- Directed by: John Laing
- Written by: John Laing
- Produced by: Gary Hannam John Laing
- Starring: John Bach Darien Takle Don Selwyn Martyn Sanderson Emma Takle Ian Watkin Terry Connolly Adele Chapman Christopher Mills
- Cinematography: Thomas Burstyn
- Edited by: Phil McDonald
- Music by: Dave Fraser
- Production companies: Meridian Films Film Investment Corporation of New Zealand New Zealand Film Commission
- Distributed by: Amalgamated Theatres
- Release date: October 1983 (Spain);
- Running time: 114 minutes
- Country: New Zealand
- Language: English

= The Lost Tribe (1985 film) =

The Lost Tribe is a 1985 New Zealand horror film directed by John Laing. Starring John Bach and Darien Takle, it follows a man and his sister-in-law journeying into a mysterious island inhabited by the tribe Huwera Maori. It was produced in 1982 but not theatrically released in New Zealand until 1985.

==Plot==
Anthropologist Max Scarry (John Bach) vanishes while researching the reclusive Huwera Maori tribe on a remote Fjordland island. Authorities suspect foul play when they discover a murdered woman and witnesses identify someone fitting his description as the last person she was seen with.

Max’s partner, Ruth Scarry (Darien Takle), teams up with his identical twin brother, Edward Scarry (also John Bach), to unravel the mystery. The police become suspicious of Edward but allow him to voyage to the eerie island, where he stays in Max's cabin.

The night after their arrival, the couple endures a series of supernatural occurrences: disembodied voices, unsettling tribal symbols, and aggressive attempts by the island’s inhabitants to deter them—suggesting a fiercely guarded secret harboring deep spiritual power.

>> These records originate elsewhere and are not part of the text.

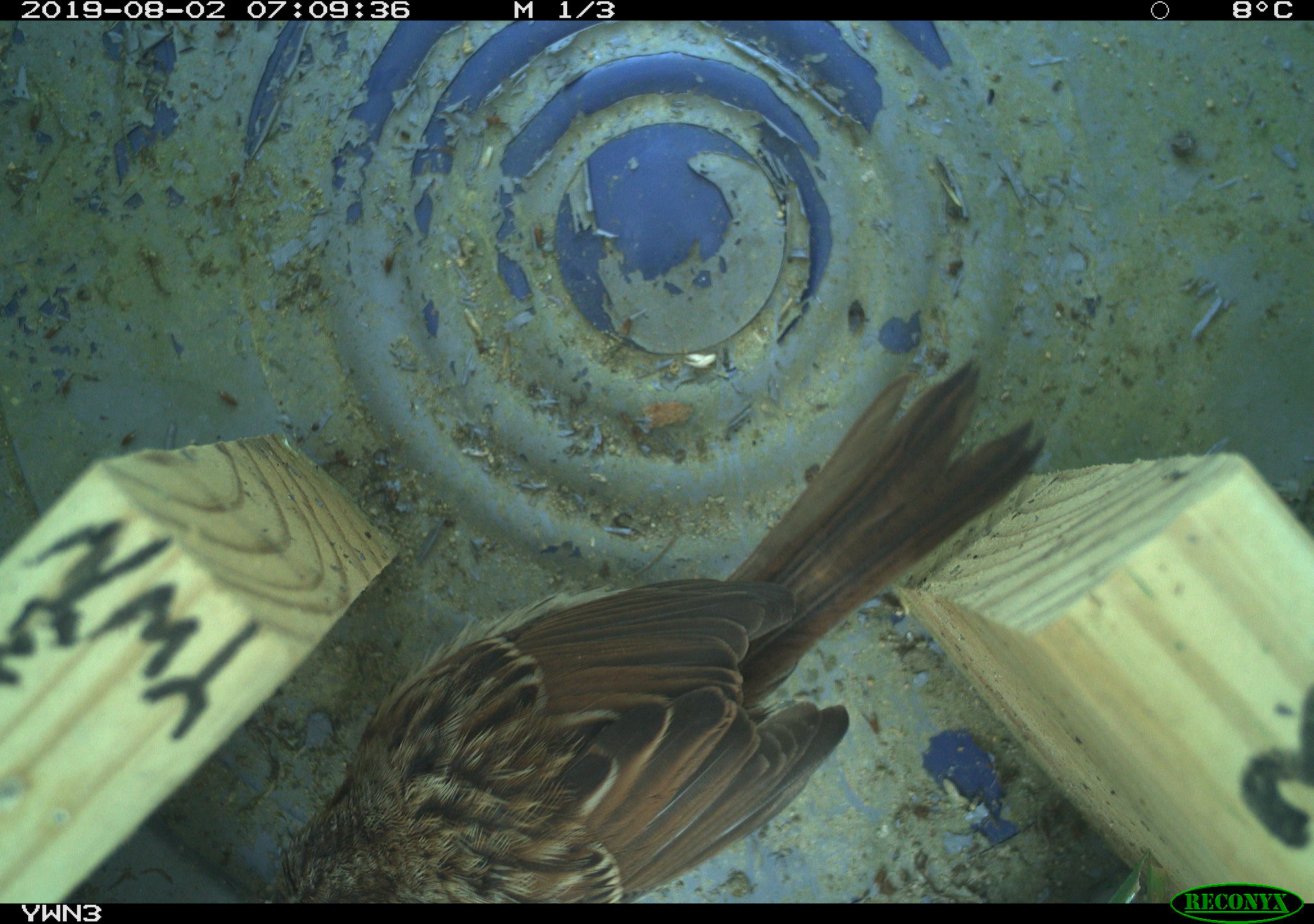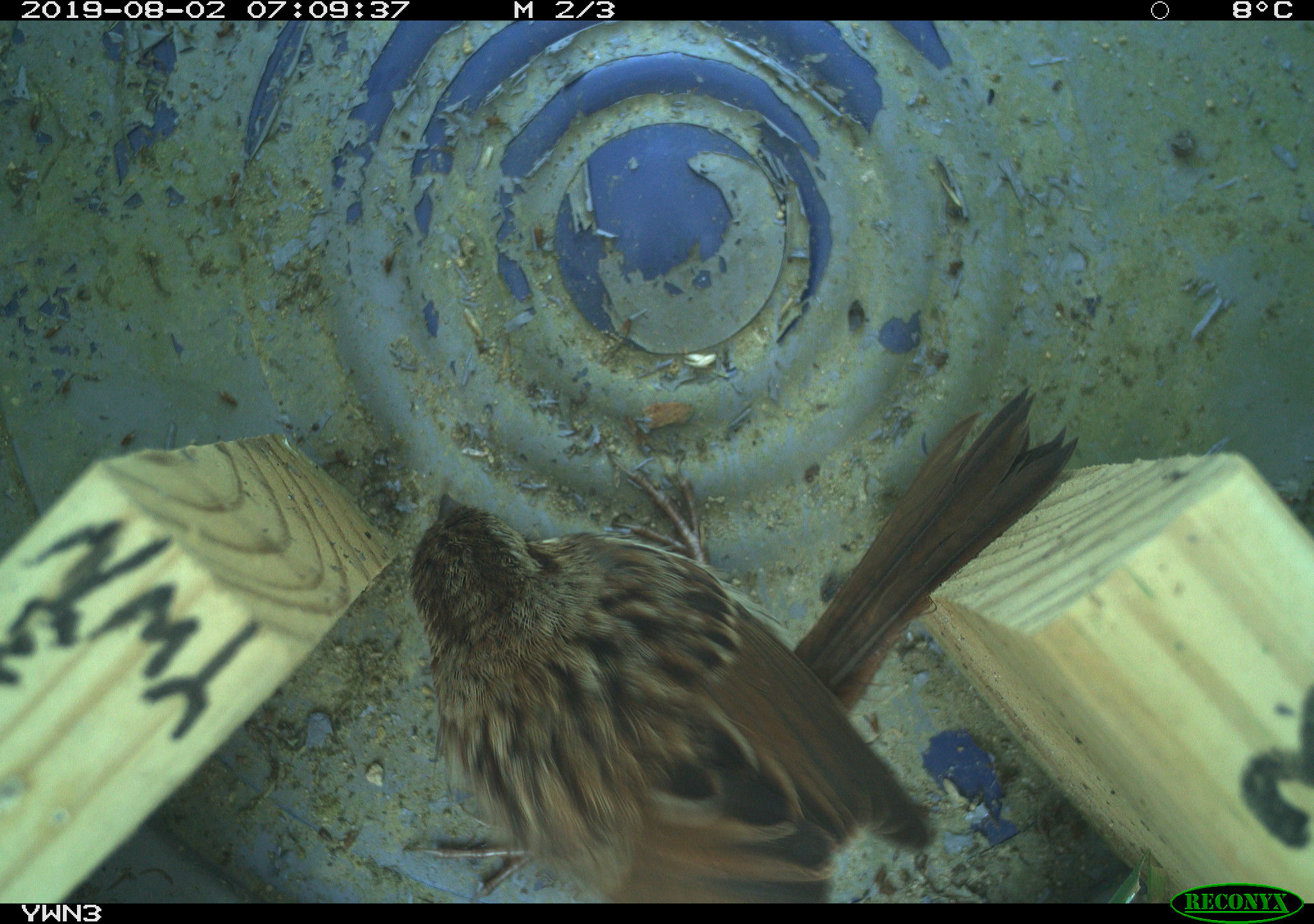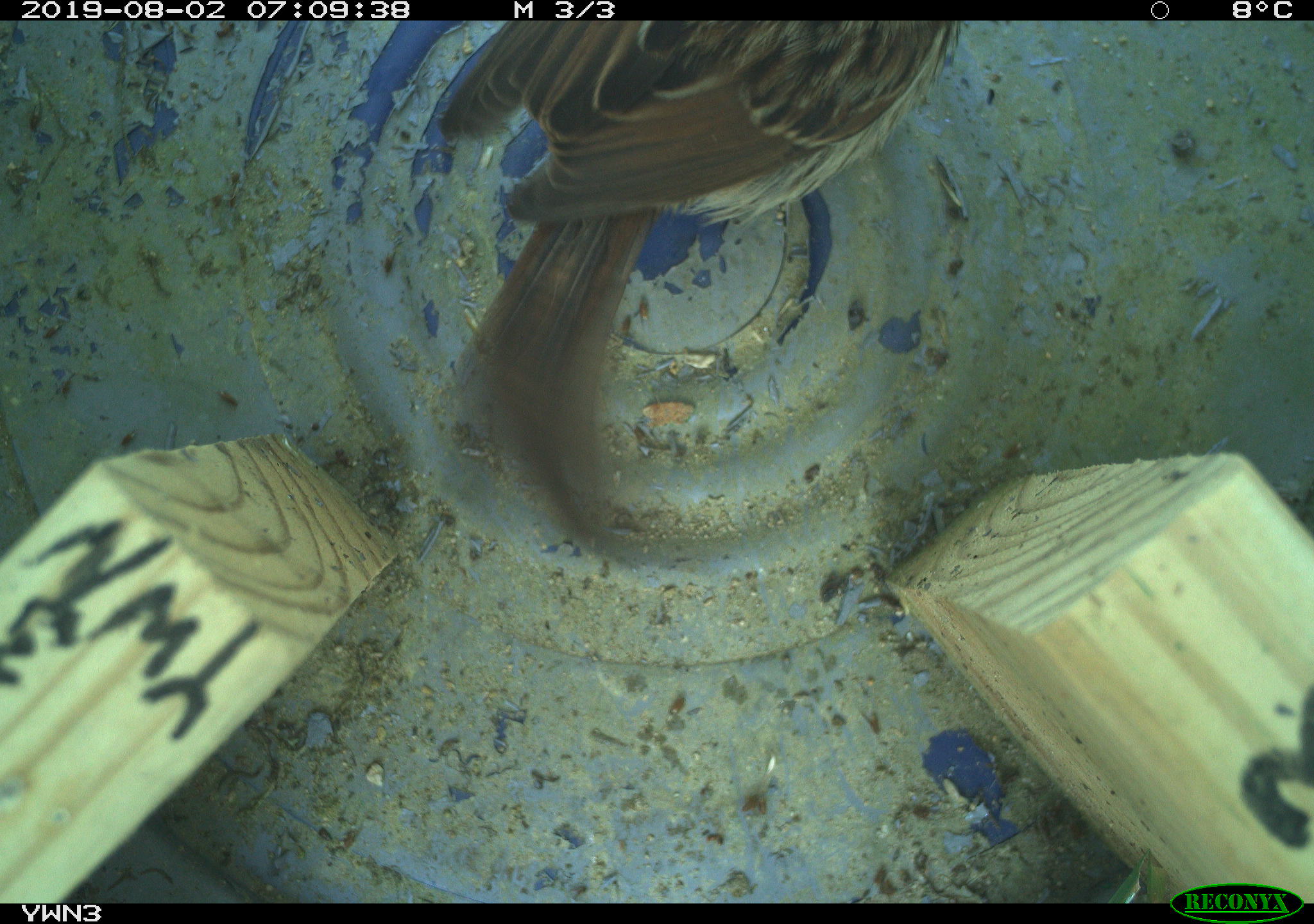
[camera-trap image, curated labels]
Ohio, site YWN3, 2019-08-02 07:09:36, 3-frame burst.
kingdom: Animalia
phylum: Chordata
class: Aves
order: Passeriformes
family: Passerellidae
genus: Melospiza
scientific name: Melospiza melodia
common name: song sparrow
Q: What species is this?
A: Song sparrow (Melospiza melodia).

Their paranoia escalates as Edward begins to unravel, his grip on reality slipping in the oppressive isolation.

Ruth retreats to the mainland on the following day, but Edward stays, still searching for his brother. She stays in a hotel on the mainland with her young daughter, who has visions of what's happening on the island. Edward's mental state continues to deteriorate, destroying a dig site and burning documenting Max's findings.

During the night a disheveled Max emerges from a hidden entrance in the cabin and confronts Edward. They get into a fight, with Edward shooting him, although it seemingly has no effect. Max then strangles his brother to death, displaying his corpse in an underground shrine. In the morning he returns to the mainland under the identity of Edward, fooling the police and boat captain, although not his wife and child.

==Cast==

- John Bach as Edward / Max Scarry
- Darien Takle as Ruth Scarry
- Don Selwyn as Sergeant Swain
- Martyn Sanderson as Bill Thorne
- Emma Takle as Katy
- Ian Watkin as Mears
- Terry Connolly as Inspector Ford
- Adele Chapman as Eileen Armstrong
- Christopher Mills as Detective Sergeant James
- Joanne Simpson as Louise
- Alex Aitchison as Ramsay (credited as Alex Atchison)
- Nancy Renwick as Mrs. Ball
- Sarah Ingram as Sandra Merrill
- Keith Aberdein as Edward / Max Scarry's Body Double

==Production==
The Lost Tribe marked acclaimed New Zealand director John Laing's second directorial effort. In addition, Laing wrote the script of the film and served as producer. Thomas Burstyn signed on as cinematographer. Principal photography ended in 1982.

==Release==
The film was only released in 1985. It had earlier on won the critics' approval after winning awards at both the 1983 Sitges Film Festival and the Orleans Film Festival. It was screened for some time in September 1985 at the Berkeley Art Museum and Pacific Film Archive (BAM/PFA)'s New Zealand Cinema. In evaluating the film, John Parker of Metro concluded that "[i]t is impossible to say much more without spoiling a very fine movie with an intriguing story for you to find out for yourselves".

==Reception==
On Rotten Tomatoes, The Lost Tribe holds no critic reviews and remains unrated, while audience ratings stand at 15 % based on over 250 votes, suggesting generally negative viewer sentiment.

Academic commentary emphasized the film's distinctive use of landscape as a Gothic element. A scholarly paper on New Zealand horror cinema highlighted The Lost Tribe as “one of the few instances in New Zealand horror cinema in which caves or holes are used for Gothic effect”

Despite its visual strengths, some critics and viewers found the story’s progression slow and ambiguous. EOFFTV’s review remarked that it “isn’t a film that’s in any particular hurry to get anywhere,” though it acknowledged that it “deserves a wider audience”.

The film garnered early acclaim at genre festivals. It won awards at the 1983 Sitges Film Festival and the Orleans Film Festival, though it struggled to find wider distribution and received only limited theatrical and video releases outside New Zealand.